*** Block opens ***

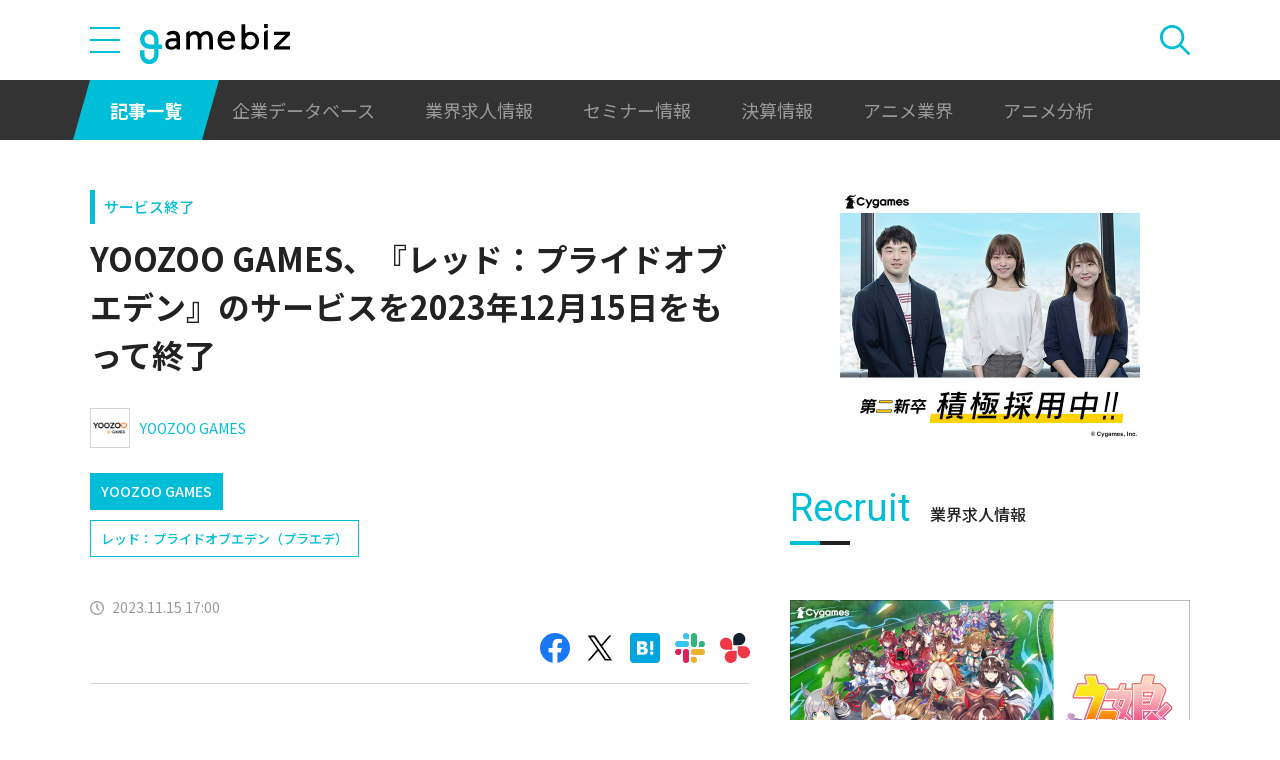

--- FILE ---
content_type: text/html; charset=utf-8
request_url: https://www.google.com/recaptcha/api2/aframe
body_size: 267
content:
<!DOCTYPE HTML><html><head><meta http-equiv="content-type" content="text/html; charset=UTF-8"></head><body><script nonce="KMn0rGx-av9-z2Z87mfq0g">/** Anti-fraud and anti-abuse applications only. See google.com/recaptcha */ try{var clients={'sodar':'https://pagead2.googlesyndication.com/pagead/sodar?'};window.addEventListener("message",function(a){try{if(a.source===window.parent){var b=JSON.parse(a.data);var c=clients[b['id']];if(c){var d=document.createElement('img');d.src=c+b['params']+'&rc='+(localStorage.getItem("rc::a")?sessionStorage.getItem("rc::b"):"");window.document.body.appendChild(d);sessionStorage.setItem("rc::e",parseInt(sessionStorage.getItem("rc::e")||0)+1);localStorage.setItem("rc::h",'1769101638574');}}}catch(b){}});window.parent.postMessage("_grecaptcha_ready", "*");}catch(b){}</script></body></html>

*** Block closes ***

REQUIRED ACTION | Repeat the listing word for word, omitting the pictures.

TASK ANSWER |
--- FILE ---
content_type: text/html; charset=utf-8
request_url: https://www.google.com/recaptcha/api2/aframe
body_size: 267
content:
<!DOCTYPE HTML><html><head><meta http-equiv="content-type" content="text/html; charset=UTF-8"></head><body><script nonce="KMn0rGx-av9-z2Z87mfq0g">/** Anti-fraud and anti-abuse applications only. See google.com/recaptcha */ try{var clients={'sodar':'https://pagead2.googlesyndication.com/pagead/sodar?'};window.addEventListener("message",function(a){try{if(a.source===window.parent){var b=JSON.parse(a.data);var c=clients[b['id']];if(c){var d=document.createElement('img');d.src=c+b['params']+'&rc='+(localStorage.getItem("rc::a")?sessionStorage.getItem("rc::b"):"");window.document.body.appendChild(d);sessionStorage.setItem("rc::e",parseInt(sessionStorage.getItem("rc::e")||0)+1);localStorage.setItem("rc::h",'1769101638574');}}}catch(b){}});window.parent.postMessage("_grecaptcha_ready", "*");}catch(b){}</script></body></html>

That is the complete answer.